» TEXT SHOWN
Signor Fischietti, author
of several comic operas,
is at present the director
of this band.
“The Mozart family were
all at Saltzburg last
summer; the father has
long been in the service
of the court, and the son
is now one of the band...
I went to his father's
house to hear him and his
sister play duets on the
same harpsichord... and...
if I may judge of the
music which I heard of his
composition, in the
orchestra, he is one
further instance of early
fruit being more
extraordinary
than excellent'.
Mozart's opinion of the
Salzburg orchestra was far
from enthusiastic. He had
heard the great orchestras
of Mannheim, Turin, Milan,
and Naples, and he knew
that the Salzburg
orchestra, although
moderately large for its
time, was too often
second-rate in its
execution. Writing to his
father from Mannheim in
1778, he compared the
fabulous orchestra there
with their own:
'Ah,
if only we too had
clarinets! You cannot
imagine the glorious
effect of a symphony with
flutes, oboes, and
clarinets. I shall have
much that is new to tell
the Archbishop at my first
audience, and perhaps a
few suggestions to make as
well. Ah, how much finer
and better our orchestra
might be, if only the
Archbishop desired it.
Probably the chief reason
why it is not better is
because there are far too
many performances. I
have no objection to the
chamber music, only to the
concerts
on a larger scale'.
The truth about the
quality of the Salzburg
orchestra undoubtedly
lay somewhere between
Schubart's glowing
appraisal and Mozart's
frequent complaints. As
for its strength, the
official roster of court
musicians published in
the Salzburger Hofkalender
für
1775 shows Joseph
Lolli and Dominicus
Fischietti, both
Kapellmeister, Leopold
Mozart, Vizekapellmeister,
Michael Haydn and
Wolfgang Mozart, both Conzertmeister,
as well as 3 organists,
8 violinists, 1 cellist,
3 double bass players, 2
bassoonists, 3 oboists,
and 3 hunting horn
players. Even a casual
examination of this list
suggests that something
is missing, for Mozart's
Salzburg works often
include parts for
flutes, trumpets, and
timpani, as well as
divided viola parts and
an additional horn. It
appears that several of
these 33 musicians
played more than one
instrument, and there
were others who could be
- and were - called upon
to supplement the
orchestra. These
included the town waits,
the trumpet - and
kettle-drum players of
the Archbishop's army,
and various amateur
performers whose
principal posts at court
were non-musical. Thus
the make-up of the
Salzburg orchestra
varied widely from
season to season and
from occasion to
occasion. As we have
reconstituted the
orchestra for these
recordings, it is as it
may have been heard at
festive occasions during
the year: the strings
9-8-4-3-2, and the
necessary woodwind,
brass, kettle drums and
harpsichord, with 3
bassoons doubling the
bass line whenever
obbligato parts for them
are lacking.

» SET PROBLEM 1
Gather every line of the records that contains the string "microphones".
The text and the records have nothing to do with each other.

» DATASET EXCERPTS
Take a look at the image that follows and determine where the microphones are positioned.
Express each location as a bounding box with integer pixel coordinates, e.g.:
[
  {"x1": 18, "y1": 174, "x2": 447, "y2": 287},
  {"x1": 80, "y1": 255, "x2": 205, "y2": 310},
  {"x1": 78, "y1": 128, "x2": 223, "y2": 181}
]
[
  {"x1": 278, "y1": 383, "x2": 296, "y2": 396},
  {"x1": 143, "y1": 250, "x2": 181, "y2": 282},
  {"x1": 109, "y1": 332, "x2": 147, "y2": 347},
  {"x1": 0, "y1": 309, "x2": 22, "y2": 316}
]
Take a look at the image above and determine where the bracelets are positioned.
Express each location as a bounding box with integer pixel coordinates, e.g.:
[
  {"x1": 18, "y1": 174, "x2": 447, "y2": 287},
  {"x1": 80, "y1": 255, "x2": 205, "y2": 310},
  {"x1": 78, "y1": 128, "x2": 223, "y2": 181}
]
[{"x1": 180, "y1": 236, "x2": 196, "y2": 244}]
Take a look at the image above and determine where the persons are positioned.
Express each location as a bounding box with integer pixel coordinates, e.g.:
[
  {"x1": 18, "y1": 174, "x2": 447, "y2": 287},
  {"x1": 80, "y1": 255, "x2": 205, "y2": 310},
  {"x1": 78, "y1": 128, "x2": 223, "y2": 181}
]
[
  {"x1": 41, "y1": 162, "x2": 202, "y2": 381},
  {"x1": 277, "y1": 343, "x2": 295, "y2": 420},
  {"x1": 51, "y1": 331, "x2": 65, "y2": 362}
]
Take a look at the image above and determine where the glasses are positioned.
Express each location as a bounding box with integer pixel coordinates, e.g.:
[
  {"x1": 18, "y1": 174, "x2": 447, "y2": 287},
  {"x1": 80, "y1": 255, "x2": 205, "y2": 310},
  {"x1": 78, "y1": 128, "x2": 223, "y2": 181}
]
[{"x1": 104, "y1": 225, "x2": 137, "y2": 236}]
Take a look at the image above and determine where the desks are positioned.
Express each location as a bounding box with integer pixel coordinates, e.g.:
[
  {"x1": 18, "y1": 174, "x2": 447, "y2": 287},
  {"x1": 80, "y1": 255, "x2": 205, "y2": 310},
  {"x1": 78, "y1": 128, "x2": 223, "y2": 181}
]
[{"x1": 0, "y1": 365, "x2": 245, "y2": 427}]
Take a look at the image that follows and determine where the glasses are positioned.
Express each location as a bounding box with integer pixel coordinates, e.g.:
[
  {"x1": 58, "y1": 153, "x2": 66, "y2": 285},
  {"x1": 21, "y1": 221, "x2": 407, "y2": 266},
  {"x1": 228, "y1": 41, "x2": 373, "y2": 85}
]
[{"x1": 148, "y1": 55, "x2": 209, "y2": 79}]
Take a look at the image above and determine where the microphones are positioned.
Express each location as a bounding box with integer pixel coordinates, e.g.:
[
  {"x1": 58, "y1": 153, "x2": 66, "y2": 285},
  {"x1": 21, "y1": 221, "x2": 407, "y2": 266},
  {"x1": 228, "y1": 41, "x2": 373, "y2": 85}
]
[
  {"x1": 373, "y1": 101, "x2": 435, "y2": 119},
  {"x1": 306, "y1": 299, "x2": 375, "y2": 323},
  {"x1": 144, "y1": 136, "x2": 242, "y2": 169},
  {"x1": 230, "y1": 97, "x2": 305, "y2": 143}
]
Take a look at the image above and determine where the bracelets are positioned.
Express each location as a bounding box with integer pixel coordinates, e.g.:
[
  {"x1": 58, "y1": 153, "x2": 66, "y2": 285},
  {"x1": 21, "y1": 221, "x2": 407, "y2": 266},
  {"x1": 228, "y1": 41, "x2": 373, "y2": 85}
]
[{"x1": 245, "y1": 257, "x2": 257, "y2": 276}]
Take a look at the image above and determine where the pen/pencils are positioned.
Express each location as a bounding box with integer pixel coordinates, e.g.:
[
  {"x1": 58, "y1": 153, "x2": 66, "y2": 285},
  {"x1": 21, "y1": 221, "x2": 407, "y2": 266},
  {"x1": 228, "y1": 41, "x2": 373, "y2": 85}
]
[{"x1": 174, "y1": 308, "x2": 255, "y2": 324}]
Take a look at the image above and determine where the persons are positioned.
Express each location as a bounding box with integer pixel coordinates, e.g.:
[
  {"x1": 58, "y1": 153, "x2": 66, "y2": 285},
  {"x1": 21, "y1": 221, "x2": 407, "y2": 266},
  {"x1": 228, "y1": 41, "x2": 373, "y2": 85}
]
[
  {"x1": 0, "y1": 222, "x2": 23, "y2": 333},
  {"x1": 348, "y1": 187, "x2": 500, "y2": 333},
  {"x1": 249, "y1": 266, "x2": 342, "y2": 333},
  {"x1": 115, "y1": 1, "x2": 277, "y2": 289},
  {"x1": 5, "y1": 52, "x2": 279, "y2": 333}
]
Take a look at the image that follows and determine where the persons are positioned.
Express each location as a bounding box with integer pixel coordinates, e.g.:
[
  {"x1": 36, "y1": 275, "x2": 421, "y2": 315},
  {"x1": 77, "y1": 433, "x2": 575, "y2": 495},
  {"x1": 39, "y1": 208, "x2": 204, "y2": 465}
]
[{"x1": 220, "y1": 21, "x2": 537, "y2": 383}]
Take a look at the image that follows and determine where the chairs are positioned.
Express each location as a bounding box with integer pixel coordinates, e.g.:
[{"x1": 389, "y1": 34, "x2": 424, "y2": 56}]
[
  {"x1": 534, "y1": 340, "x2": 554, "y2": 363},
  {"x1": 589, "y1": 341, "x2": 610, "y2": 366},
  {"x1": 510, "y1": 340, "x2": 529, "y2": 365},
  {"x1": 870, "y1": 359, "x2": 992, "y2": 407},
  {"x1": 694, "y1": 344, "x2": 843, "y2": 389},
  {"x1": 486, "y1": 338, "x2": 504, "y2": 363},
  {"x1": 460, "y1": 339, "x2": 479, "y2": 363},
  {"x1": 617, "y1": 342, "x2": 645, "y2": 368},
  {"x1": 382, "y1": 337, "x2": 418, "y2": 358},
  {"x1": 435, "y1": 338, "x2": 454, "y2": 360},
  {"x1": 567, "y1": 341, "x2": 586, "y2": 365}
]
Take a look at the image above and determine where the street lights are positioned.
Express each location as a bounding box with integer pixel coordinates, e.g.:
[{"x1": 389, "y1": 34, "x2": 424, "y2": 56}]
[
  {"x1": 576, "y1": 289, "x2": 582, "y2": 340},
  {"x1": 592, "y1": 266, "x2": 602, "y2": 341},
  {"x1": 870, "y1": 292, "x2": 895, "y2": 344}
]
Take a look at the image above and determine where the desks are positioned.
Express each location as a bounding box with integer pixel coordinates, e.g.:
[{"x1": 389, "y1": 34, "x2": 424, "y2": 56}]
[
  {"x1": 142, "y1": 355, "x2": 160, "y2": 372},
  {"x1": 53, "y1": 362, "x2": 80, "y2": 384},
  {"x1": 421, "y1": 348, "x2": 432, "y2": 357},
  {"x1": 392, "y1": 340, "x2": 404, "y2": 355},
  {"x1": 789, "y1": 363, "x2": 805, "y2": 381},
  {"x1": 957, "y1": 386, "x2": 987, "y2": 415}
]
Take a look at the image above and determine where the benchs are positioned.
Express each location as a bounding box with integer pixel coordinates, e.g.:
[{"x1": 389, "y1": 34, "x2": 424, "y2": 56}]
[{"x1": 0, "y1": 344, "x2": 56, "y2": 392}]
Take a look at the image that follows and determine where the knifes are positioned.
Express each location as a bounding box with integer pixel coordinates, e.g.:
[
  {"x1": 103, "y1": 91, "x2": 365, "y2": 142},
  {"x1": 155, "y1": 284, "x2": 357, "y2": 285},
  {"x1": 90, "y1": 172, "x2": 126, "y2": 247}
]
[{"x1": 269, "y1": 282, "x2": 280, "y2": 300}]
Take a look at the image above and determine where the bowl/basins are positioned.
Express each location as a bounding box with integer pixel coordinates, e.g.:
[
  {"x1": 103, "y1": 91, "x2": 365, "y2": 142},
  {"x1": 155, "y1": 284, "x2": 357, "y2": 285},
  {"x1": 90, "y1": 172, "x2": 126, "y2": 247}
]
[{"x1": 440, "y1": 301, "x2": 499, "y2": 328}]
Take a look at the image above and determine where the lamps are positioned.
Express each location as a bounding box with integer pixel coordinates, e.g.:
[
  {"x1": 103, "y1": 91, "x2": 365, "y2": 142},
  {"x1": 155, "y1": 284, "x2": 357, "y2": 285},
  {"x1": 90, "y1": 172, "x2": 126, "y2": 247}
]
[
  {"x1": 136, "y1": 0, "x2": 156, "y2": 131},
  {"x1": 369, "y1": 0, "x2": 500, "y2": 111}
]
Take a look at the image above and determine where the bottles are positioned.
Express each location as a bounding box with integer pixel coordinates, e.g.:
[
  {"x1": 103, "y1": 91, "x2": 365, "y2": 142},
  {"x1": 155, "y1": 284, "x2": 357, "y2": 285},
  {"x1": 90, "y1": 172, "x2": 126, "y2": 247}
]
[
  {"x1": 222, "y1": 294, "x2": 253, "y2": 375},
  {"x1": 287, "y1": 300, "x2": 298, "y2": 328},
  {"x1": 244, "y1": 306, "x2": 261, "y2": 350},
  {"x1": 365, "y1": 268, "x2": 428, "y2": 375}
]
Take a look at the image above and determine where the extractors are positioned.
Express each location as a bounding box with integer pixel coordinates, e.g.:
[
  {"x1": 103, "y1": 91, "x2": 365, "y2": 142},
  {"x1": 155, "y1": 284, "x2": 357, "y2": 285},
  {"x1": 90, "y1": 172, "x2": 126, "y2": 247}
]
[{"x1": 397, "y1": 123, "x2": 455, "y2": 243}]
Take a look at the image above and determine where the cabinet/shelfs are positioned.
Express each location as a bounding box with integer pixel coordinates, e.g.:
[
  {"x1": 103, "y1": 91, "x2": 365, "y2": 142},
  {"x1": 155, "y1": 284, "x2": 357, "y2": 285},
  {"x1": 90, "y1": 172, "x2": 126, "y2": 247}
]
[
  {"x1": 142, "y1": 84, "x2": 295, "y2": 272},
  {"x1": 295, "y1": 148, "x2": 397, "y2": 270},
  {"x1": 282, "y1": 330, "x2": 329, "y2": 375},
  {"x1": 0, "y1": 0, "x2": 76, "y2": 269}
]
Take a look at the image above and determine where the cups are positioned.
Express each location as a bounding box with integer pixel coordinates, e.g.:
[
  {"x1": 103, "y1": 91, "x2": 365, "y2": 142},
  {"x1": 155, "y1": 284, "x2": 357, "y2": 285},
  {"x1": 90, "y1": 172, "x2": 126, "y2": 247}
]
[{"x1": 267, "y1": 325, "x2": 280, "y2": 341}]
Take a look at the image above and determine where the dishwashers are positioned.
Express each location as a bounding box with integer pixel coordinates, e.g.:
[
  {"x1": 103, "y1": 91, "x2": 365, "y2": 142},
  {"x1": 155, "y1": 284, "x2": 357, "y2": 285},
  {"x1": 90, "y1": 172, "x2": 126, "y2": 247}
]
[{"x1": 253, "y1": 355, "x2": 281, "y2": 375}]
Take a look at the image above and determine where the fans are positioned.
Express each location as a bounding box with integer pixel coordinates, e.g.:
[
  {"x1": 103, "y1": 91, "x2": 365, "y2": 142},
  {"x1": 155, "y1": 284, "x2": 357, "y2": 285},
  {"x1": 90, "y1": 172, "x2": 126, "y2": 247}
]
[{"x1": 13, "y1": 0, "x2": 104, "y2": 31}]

» SET PROBLEM 2
Answer these questions from the text on the Salzburg orchestra:
(a) Writing from Mannheim in 1778, which instrument did Mozart wish the Salzburg orchestra also had?
(b) How many violinists does the 1775 roster of court musicians list?
(c) In the orchestra as reconstituted for the recordings, how many bassoons double the bass line?

» CORRECT RESULT 1
Take a look at the image that follows and determine where the microphones are positioned.
Take a look at the image above and determine where the microphones are positioned.

» CORRECT RESULT 2
(a) Clarinets.
(b) 8.
(c) 3.